13 responses to ““How do you feel about frilly toothpicks?” “I’m FOR ’em!”

  1. He leaves me breathless in an ADHD kind of way. So quick. I like how he smiles at his own jokes too.


  2. Well, I guess I’m alive, then! I LOL’ed through the whole thing. Senor Scholl!!! Rice is ideal when you want to eat 2000 of something. Setting toothpicks free. This guy’s a scream.

    I had a difficult day, so this was a lovely end. Tomorrow will be better for having ended on a good note with a hearty laugh tonight. Thanks for sharing — I’ll have to show this to the family tomorrow!

  3. Pretty steady giggles by the end. Who IS this guy? I have to go google him now.

    My biggest laugh of the week — go to Youtube & search ‘My Brain Hurts’. An old favourite with new meaning for me…
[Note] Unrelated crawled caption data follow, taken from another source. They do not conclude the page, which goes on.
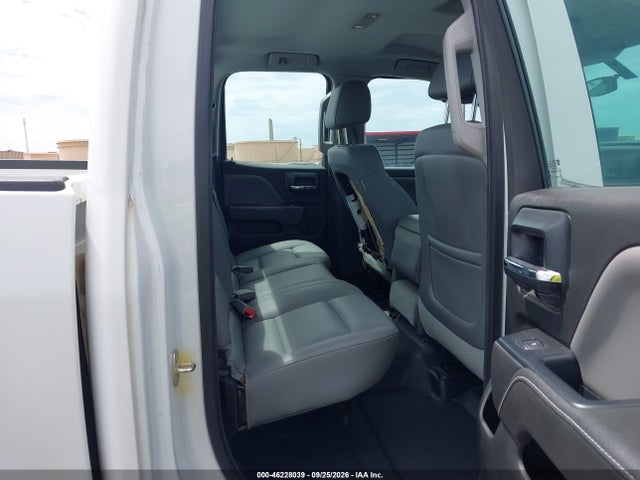 Aukcja sprzedaży 2015 Chevrolet Silverado 1500 Wt, vin: 1GCRCPEH3FZ375228, numer aukcji: 46228039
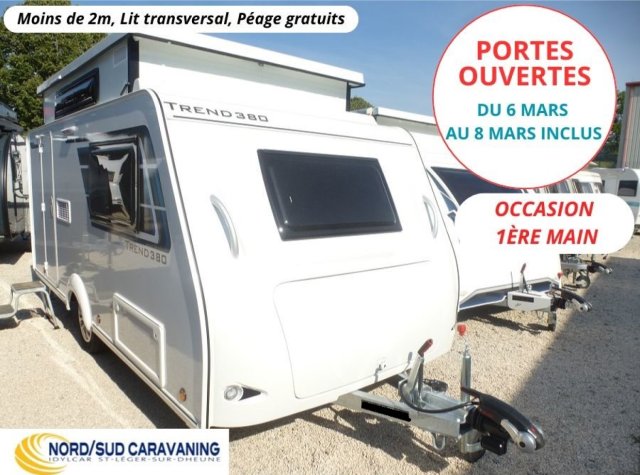 Silver Trend 380 Occasion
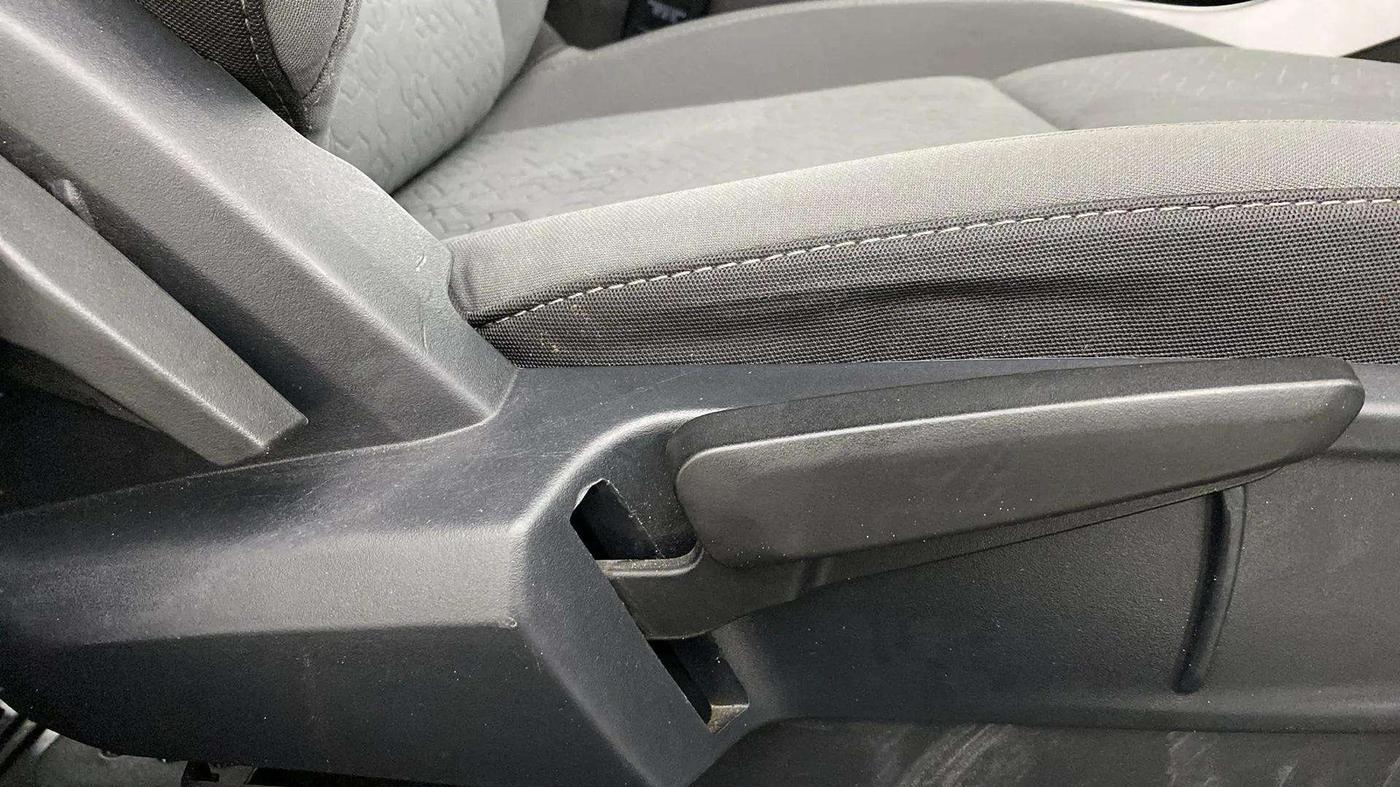 2021 Tata ALTROZ XZ (O) PETROL, CNG, Manual, 76,947 km, Driver Side Adjustment Panel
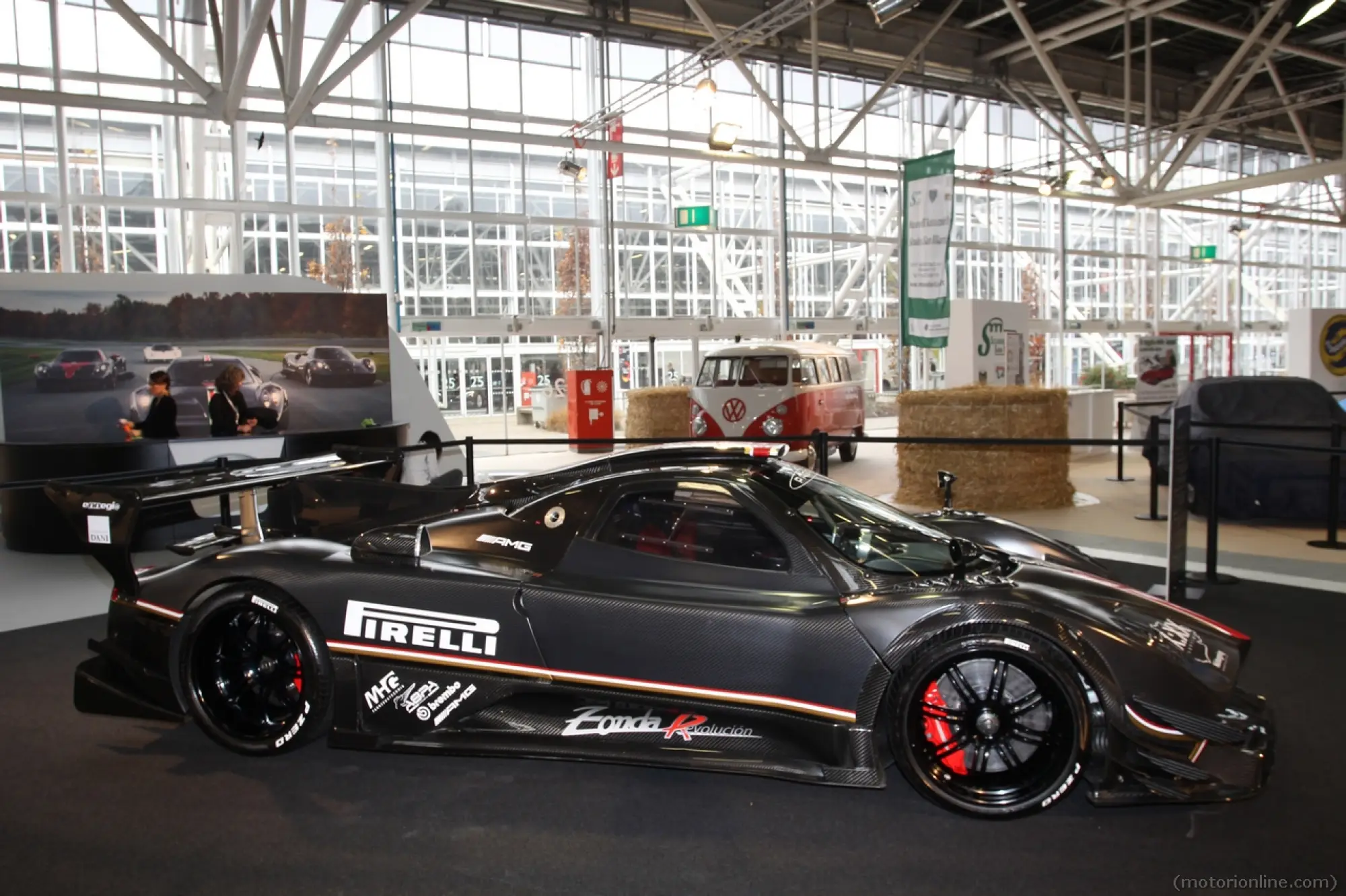 Motor Show Bologna, Italy 05-14 dicembre 2014 - 167
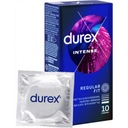 DUREX INTENSE orgazmus pre ženy 10 ks výstupkov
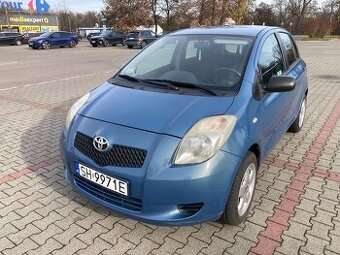 Yaris Atrakcyjny Wygląd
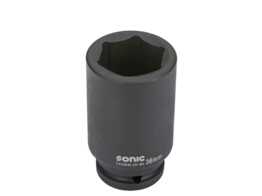 3/4   Dop 6-kant lang  kracht  SONIC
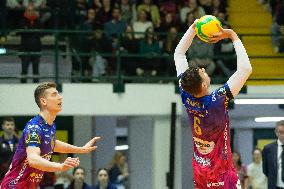 VOLLEY - Champions League Men - Mint Vero Volley Monza  ITA  vs Sir Sicoma Monini Perugia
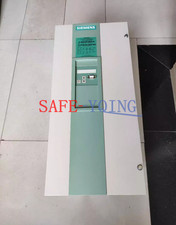 1PCS USED SIEMENS DC GOVERNOR 6RA7081-6GV62-0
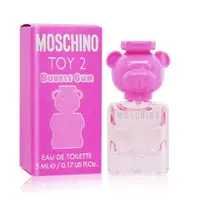 在飛比找PChome24h購物優惠-MOSCHINO 莫斯奇諾 泡泡熊女性淡香水 Bubble 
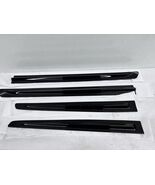 Honda OEM 08P05-TG7-121 4-Door Moldings Black Pilot Passport Front and Rear - $225.00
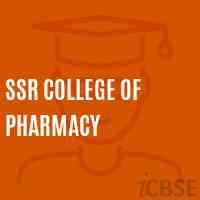 Ssr College of Pharmacy Logo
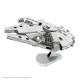 METAL EARTH Star Wars - Millenium Falcon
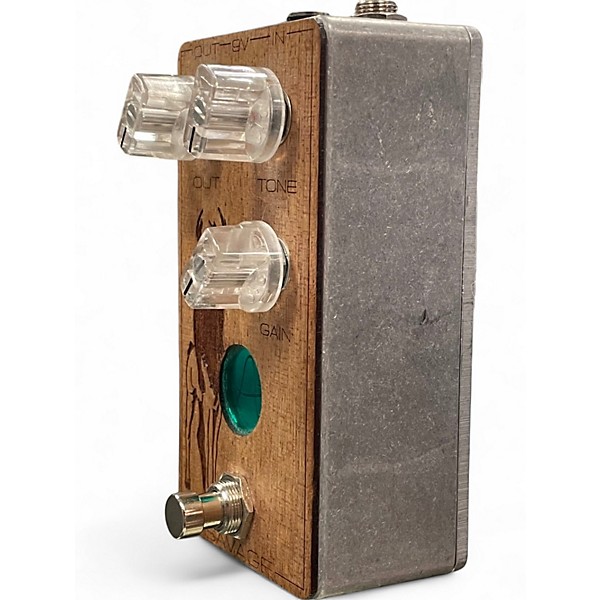 Used Anasounds Savage Overdrive Effect Pedal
  4. Michael: ADHD. Or, the effects of years and years of drug addiction. And I don’t even care. I love that guy.

    Writinggb: He’s done the same for me, on many crappy days. Glad I could make the introduction. You’re probably most of the way to Scandinavia by now, and I can’t wait to hear about the trip. (For real. I’m not just being polite.)

    Tara: I found him in 2005…right before he died. But, much like Tupac and V.C. Andrews, he is still crazy prolific in death.

  5. I.

    Seriously, I can recite him front to back and often do so if not for party entertainment then for my own enjoyment, regardless of the funny looks I get when I suddenly jump into a one person monologue about ducks and subway sandwiches or the unlucky nature of the name Bob.

    So glad someone else can appreciate the genius.

  6. So I read your title and immediately thought, “Fuck yeah, that guy kicks ass on the yo-yo. Of course she loves Hedburg. Chick keeps getting cooler. Now I have to be cooler. Dammit.”

    Then I saw the still shot of the video, I was all, “Yeeees, Michael Jackson.”

    Which just proves that even when I know what I’m talking about, I have no idea what is going on.

  7. Em: I know, I know. Screw the purple people. We’ve gotta draw the line somewhere. Unless they are suffocating. Then, you should help them.

    Rassles: kicks ass on the yo-yo? No, no, my dear, it is ME who needs to keep up with YOU on the scale of coolness. And the fact that you thought that was MJ on the video makes me laugh so very hard. Because DAMN, that does look like him.

  8. Holy bitch slap batman, I love Mr. Hedburg too! My friends smoked weed with him out side of one of the comedy clubs in Raleigh the last time he came through our area before he died. I was first introduced to Mitch (the comedy, not the person) when I was on mushrooms, high from about a quarter of weed, and coked out of my mind. I was helping build a studio in the basement that I ended up living in for the next few months. Needless to say, he blew my mind. Never been able to look at koalas the same way.

    My Favorite Quote:
    “I used to be on drugs. I’m still on drugs, but I used to be on them too!”

  9. Thanks for stopping by, Josh. For such a badass, you and Em are as adorable as teddy bears that poop cupcakes 🙂

  10. I miss Mitch too. Dr. Acula! 🙂

    I’m glad they still play him on the XM Comedy stations.

  11. Welcome, struggling writer! That was where I got my reminder; I was listening to satellite radio and Mitch’s bit about club sandwiches (the extended version) came on. I laughed so hard I cried, and then I think I cried a little bit longer because he’s gone. Damn him.

  12. Mitch was one of my favorites too. I embarrassed myself a couple of years ago at work when I stated he was my favorite comedian and I was dying to see him live. Guess I wasn’t that loyal of a fan because I was the last one on the planet to he of his passing.

    “Escalators can never breakdown. They can only become stairs.”

  13. I’m not sure why, but I find that anecdote incredibly endearing, Billy. (Must’ve gotten into the kids’ Prozac Gummis again. I can’t have just one.) At any rate, welcome.